Patterns of root suberization in the maturation zone for two grapevine rootstocks (101-14Mgt and 110R) grown under ‘dry’ and ‘wet’ conditions. Root sections were taken 2–3cm from the root tip just before any lateral root had emerged. The exodermis is indicated by white arrows. A higher degree of suberization is observed in the exodermis on both rootstocks grown under ‘dry’ conditions (A, C) compared with ‘wet’ conditions (B, D). Scale bars=100 μm.

Fig. 3.

Patterns of suberization in the maturation zone for two grapevine rootstocks (101-14Mgt and 110R) grown under ‘dry’ and ‘wet’ conditions. Root sections were taken 4–6cm from the root tip, where lateral roots had emerged. Suberization of the exodermis (arrows; A–D) is more advanced on both rootstocks grown under ‘dry’ conditions (A and C), while under ‘wet’ conditions (B and D) areas not yet suberized are easily observed (arrowheads). Suberization of the endodermis (arrows; E–H) is more developed under ‘dry’ conditions (E and G), while under ‘wet’ conditions (F and H) areas less suberized are observed (arrowheads). Scale bars=100 μm.

Fig. 4.

Exudation experiments on whole-root systems of two grapevine rootstocks (110R and 101-14Mgt) grown under ‘dry’ and ‘wet’ conditions. Sap exudate rate (A), sap osmotic potential (B), and root osmotic conductivity (Lp _os) (C). Sap exudate was driven with an osmotic gradient established between the root xylem sap and the soil that was saturated with deionized water simulating an irrigation event after a period of deficit. Values are the mean ±standard error (n=8). Means followed by different letters are significantly different at P<0.05.

Fig. 5.

Hydrostatic measurements on whole-root systems of two grapevine rootstocks (110R and 101-14Mgt) grown under ‘dry’ and ‘wet’ conditions. Values are the mean ±standard error (n=7).

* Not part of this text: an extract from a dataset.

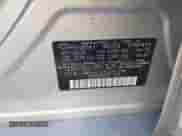 2014 Hyundai Azera с VIN KMHFG4JG9EA341354, выставлен на аукционе IAAI как лот 42711386 с пробегом 144 157 миль миль и . История ставок и продаж доступна на DreamBid. Изображение 9.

Means followed by different letters are significantly different at P<0.05.

Fig. 6.

Exosmotic half-time (T _1/2, black bars) of water exchange obtained from whole-root systems of two grapevine rootstocks (110R and 101-14Mgt) grown under ‘dry’ and ‘wet’ conditions (see Fig. 1). Root osmotic hydraulic conductivity (Lp _os, white bars) calculated from root fresh weights and exosmotic T _1/2 events (see the Materials and methods and Fig. 1 for further details). Values are the mean ±standard error (n≥6). Means followed by different letters are significantly different at P<0.05.

Fig. 7.

Steady-state root pressure (P _rs) of whole-root systems of two grapevine rootstocks (110R and 101-14Mgt) grown under ‘dry’ and ‘wet’ conditions. Data shown are the composite of the two root pressure experiments. Values are the mean ±standard error (n=8). Means followed by different letters are significantly different at P<0.05.

Fig. 8.

Comparison of root physiological and anatomical responses for two grapevine rootstocks (110R and 101-14Mgt) grown under ‘dry’ and ‘wet’ conditions. The figure shows root traits associated with water uptake: sap osmotic potential (Sap ψ), root hydraulic conductivity (Lp), osmotic Lp (Lp _os), exosmotic Lp (Lp _os ^ex), and suberin barriers (continuous line, present; dashed line, absent or incomplete).